***** EXTRAIT PRÉSENTÉ *****

De catastrophes industrielles en catastrophes sanitaires, la confiance
aveugle des scientifiques et des populations dans le progrès s'érode et
ouvre un espace pour les lanceurs d'alerte. L'alerte aujourd'hui est
globale, ici en Gaule on gère les contre-effets des émissions de gaz (objets
de consumation motorisés) avec de faibles extincteurs, la crise urbaine fait
monter la température dans nos quartiers, l'alerte rouge a sonné, pourtant
les pompiers pyromanes courent toujours et le climat social se dégrade.
Des guerrilleros urbains veulent sauver les miettes de la décomposition
économique et sociale, les chercheurs volent au secours de notre
environnement meurtri.

***** DONNÉES ENREGISTRÉES *****

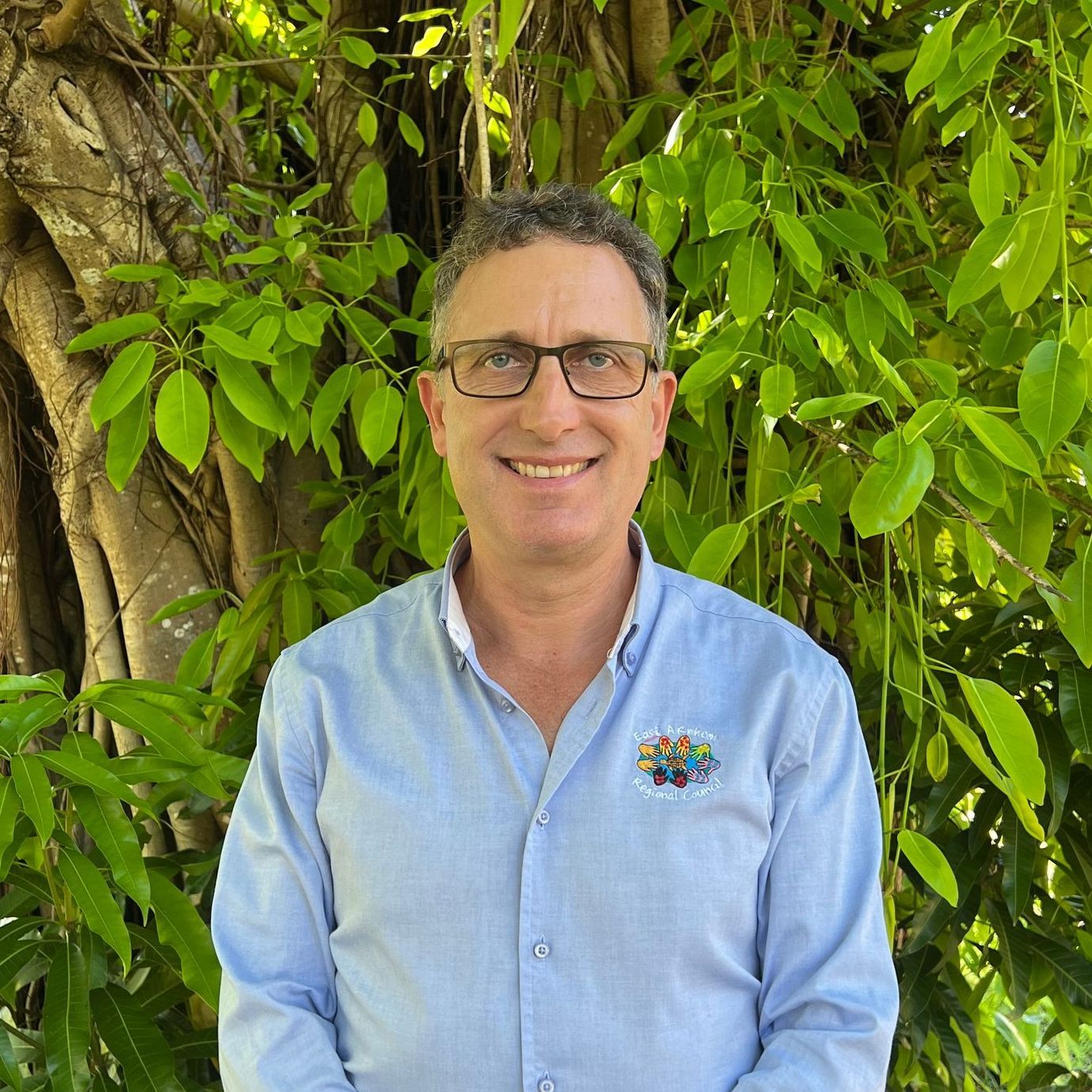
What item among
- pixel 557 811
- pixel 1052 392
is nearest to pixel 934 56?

*****

> CONSIGNES:
1. D'après l'extrait présenté, pourquoi la confiance aveugle des scientifiques et des populations dans le progrès s'érode-t-elle, et qu'est-ce que cette érosion permet ?
2. Indiquez si chacune des affirmations suivantes concorde avec l'extrait présenté, en répondant par oui ou par non et en citant les mots décisifs du texte.
(a) L'alerte se limite aujourd'hui à la Gaule.
(b) Les pompiers pyromanes ont cessé de courir.
(c) Les chercheurs volent au secours de l'environnement.
3. Reprenez le texte sur l'érosion de la confiance dans le progrès et poursuivez-le en quelques phrases après sa dernière phrase.

> RÉPONSES:
1. Elle s'érode à cause de la succession de catastrophes industrielles et de catastrophes sanitaires. Cette érosion ouvre un espace pour les lanceurs d'alerte.

2.
(a) Non : « L'alerte aujourd'hui est globale ».
(b) Non : « les pompiers pyromanes courent toujours ».
(c) Oui : « les chercheurs volent au secours de notre environnement meurtri ».

3.
Surchauffe populaire :
Des lanceurs de cocktail d'alerte, on en trouve dans nos banlieues et aussi
à l'échelle hexagonale avec les porteurs d'alerte. Christian Ugolini1 dans
sa dernière création audiovisuelle est allé à la rencontre des acteurs des
alertes environnementales en revenant sur les tragédies contemporaines. Et
pourtant avec l'amiante (dès 1906) et le plomb dans nos murs, ils nous
avaient prévenus !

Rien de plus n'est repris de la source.